练习说明: 更新下面所有行：把其中每处“floodwater”改成“standing water”，其余一字不动。输出时去掉图片。

记录集:

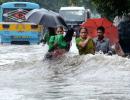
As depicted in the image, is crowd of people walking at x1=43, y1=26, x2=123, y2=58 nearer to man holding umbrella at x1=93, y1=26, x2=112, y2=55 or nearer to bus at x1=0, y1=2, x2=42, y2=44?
man holding umbrella at x1=93, y1=26, x2=112, y2=55

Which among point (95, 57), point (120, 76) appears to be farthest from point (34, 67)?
point (120, 76)

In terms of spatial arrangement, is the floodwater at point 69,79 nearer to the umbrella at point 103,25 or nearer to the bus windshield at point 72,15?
the umbrella at point 103,25

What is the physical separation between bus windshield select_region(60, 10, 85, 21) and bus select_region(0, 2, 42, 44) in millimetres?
10783

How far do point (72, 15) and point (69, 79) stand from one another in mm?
30743

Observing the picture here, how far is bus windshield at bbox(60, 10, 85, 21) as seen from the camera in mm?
44166

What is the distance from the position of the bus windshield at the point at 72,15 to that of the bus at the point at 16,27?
10783 millimetres

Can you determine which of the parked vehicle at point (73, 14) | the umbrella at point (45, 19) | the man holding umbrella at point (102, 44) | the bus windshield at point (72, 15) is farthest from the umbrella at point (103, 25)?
the bus windshield at point (72, 15)

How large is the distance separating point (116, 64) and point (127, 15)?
934 cm

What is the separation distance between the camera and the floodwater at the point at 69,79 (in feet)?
36.6

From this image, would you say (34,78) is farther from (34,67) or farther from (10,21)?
(10,21)

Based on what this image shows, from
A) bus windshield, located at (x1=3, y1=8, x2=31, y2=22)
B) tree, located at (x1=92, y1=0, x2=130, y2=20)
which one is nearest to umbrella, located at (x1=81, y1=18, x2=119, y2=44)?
tree, located at (x1=92, y1=0, x2=130, y2=20)

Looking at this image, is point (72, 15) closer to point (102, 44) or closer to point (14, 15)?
point (14, 15)

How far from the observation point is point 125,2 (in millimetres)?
22062

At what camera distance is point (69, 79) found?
13.9m
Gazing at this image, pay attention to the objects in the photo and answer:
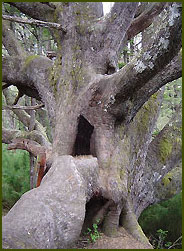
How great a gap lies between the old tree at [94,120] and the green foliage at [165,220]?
1.27 meters

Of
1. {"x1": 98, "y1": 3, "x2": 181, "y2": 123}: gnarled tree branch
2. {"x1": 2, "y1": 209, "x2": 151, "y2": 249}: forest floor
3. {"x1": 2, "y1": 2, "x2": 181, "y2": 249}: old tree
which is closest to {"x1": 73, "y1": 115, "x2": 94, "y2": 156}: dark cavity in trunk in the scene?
{"x1": 2, "y1": 2, "x2": 181, "y2": 249}: old tree

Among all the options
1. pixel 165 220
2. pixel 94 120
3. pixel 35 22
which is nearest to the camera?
pixel 35 22

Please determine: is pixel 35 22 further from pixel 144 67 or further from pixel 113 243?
pixel 113 243

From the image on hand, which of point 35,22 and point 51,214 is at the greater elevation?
point 35,22

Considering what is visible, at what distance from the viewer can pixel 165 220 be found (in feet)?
19.4

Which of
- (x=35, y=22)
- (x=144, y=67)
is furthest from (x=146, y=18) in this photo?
(x=144, y=67)

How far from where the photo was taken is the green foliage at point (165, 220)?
18.7ft

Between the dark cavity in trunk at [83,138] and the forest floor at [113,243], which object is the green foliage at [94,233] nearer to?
the forest floor at [113,243]

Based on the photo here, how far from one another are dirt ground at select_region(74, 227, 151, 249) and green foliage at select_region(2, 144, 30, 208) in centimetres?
483

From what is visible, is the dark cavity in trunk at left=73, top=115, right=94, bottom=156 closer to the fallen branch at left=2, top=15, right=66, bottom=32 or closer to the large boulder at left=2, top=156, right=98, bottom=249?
the large boulder at left=2, top=156, right=98, bottom=249

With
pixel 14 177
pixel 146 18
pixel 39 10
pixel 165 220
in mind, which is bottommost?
pixel 165 220

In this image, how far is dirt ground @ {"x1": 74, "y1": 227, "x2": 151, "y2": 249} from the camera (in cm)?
286

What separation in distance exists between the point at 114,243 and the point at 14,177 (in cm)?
589

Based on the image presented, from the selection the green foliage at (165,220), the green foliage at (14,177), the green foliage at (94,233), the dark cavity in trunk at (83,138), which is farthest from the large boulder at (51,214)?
the green foliage at (14,177)
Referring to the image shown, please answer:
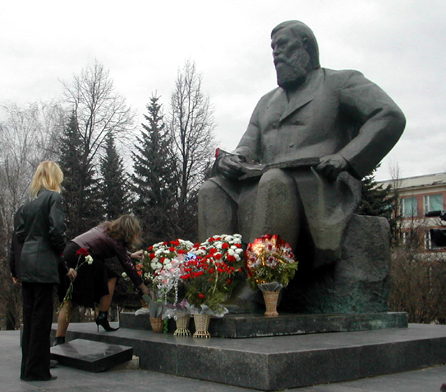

最终结果:
As depicted in the image, is crowd of people walking at x1=43, y1=26, x2=123, y2=58 nearer to man holding umbrella at x1=93, y1=26, x2=112, y2=55 or nearer to bus at x1=0, y1=2, x2=42, y2=44?
man holding umbrella at x1=93, y1=26, x2=112, y2=55

Which among point (95, 57), point (120, 76) appears to be farthest from point (34, 67)?
point (120, 76)

In terms of spatial arrangement, is the standing water at point 69,79 nearer to the umbrella at point 103,25 or nearer to the bus windshield at point 72,15?
the umbrella at point 103,25

What is the physical separation between bus windshield select_region(60, 10, 85, 21) and bus select_region(0, 2, 42, 44) in millimetres?
10783

How far do point (72, 15) and point (69, 79) stand from one another in mm?
30743

Observing the picture here, how far is bus windshield at bbox(60, 10, 85, 21) as seen from the camera in mm?
44166

What is the distance from the position of the bus windshield at the point at 72,15 to that of the bus at the point at 16,27?
10783 millimetres

Can you determine which of the parked vehicle at point (73, 14) | the umbrella at point (45, 19) | the man holding umbrella at point (102, 44) | the bus windshield at point (72, 15) is farthest from the umbrella at point (103, 25)?
the bus windshield at point (72, 15)

How large is the distance separating point (116, 64) and point (127, 15)?
934 cm

What is the separation distance between the camera and the standing water at the point at 69,79 (in feet)?
36.6

From this image, would you say (34,78) is farther from (34,67) or farther from (10,21)?
(10,21)

Based on what this image shows, from
A) bus windshield, located at (x1=3, y1=8, x2=31, y2=22)
B) tree, located at (x1=92, y1=0, x2=130, y2=20)
which one is nearest to umbrella, located at (x1=81, y1=18, x2=119, y2=44)?
tree, located at (x1=92, y1=0, x2=130, y2=20)

Looking at this image, is point (72, 15) closer to point (102, 44) or closer to point (14, 15)?
point (14, 15)

How far from the observation point is point 125,2 (in millimetres)?
22062

At what camera distance is point (69, 79) found?
13.9m
Gazing at this image, pay attention to the objects in the photo and answer:
How great a gap lies between the old tree at [94,120] and the green foliage at [165,220]?
1.27 meters

Of
1. {"x1": 98, "y1": 3, "x2": 181, "y2": 123}: gnarled tree branch
2. {"x1": 2, "y1": 209, "x2": 151, "y2": 249}: forest floor
3. {"x1": 2, "y1": 2, "x2": 181, "y2": 249}: old tree
which is closest to {"x1": 73, "y1": 115, "x2": 94, "y2": 156}: dark cavity in trunk in the scene?
{"x1": 2, "y1": 2, "x2": 181, "y2": 249}: old tree

Among all the options
1. pixel 165 220
2. pixel 94 120
3. pixel 35 22
which is nearest to the camera?
pixel 35 22

Please determine: is pixel 35 22 further from pixel 144 67 or further from pixel 113 243?
pixel 113 243

From the image on hand, which of point 35,22 and point 51,214 is at the greater elevation?
point 35,22

Considering what is visible, at what distance from the viewer can pixel 165 220 be found (in feet)?
19.4

Which of
- (x=35, y=22)
- (x=144, y=67)
is furthest from (x=146, y=18) in this photo?
(x=144, y=67)

How far from where the photo was taken is the green foliage at point (165, 220)?
18.7ft

Between the dark cavity in trunk at [83,138] and the forest floor at [113,243], which object is the green foliage at [94,233] nearer to?
the forest floor at [113,243]

Based on the photo here, how far from one another are dirt ground at select_region(74, 227, 151, 249) and green foliage at select_region(2, 144, 30, 208) in centimetres?
483

From what is visible, is the dark cavity in trunk at left=73, top=115, right=94, bottom=156 closer to the fallen branch at left=2, top=15, right=66, bottom=32 or closer to the large boulder at left=2, top=156, right=98, bottom=249?
the large boulder at left=2, top=156, right=98, bottom=249

With
pixel 14 177
pixel 146 18
pixel 39 10
pixel 165 220
in mind, which is bottommost?
pixel 165 220

In this image, how far is dirt ground @ {"x1": 74, "y1": 227, "x2": 151, "y2": 249} from the camera (in cm)?
286

What separation in distance exists between the point at 114,243 and the point at 14,177 (in cm)?
589

Based on the image presented, from the selection the green foliage at (165,220), the green foliage at (14,177), the green foliage at (94,233), the dark cavity in trunk at (83,138), which is farthest from the large boulder at (51,214)?
the green foliage at (14,177)
Referring to the image shown, please answer:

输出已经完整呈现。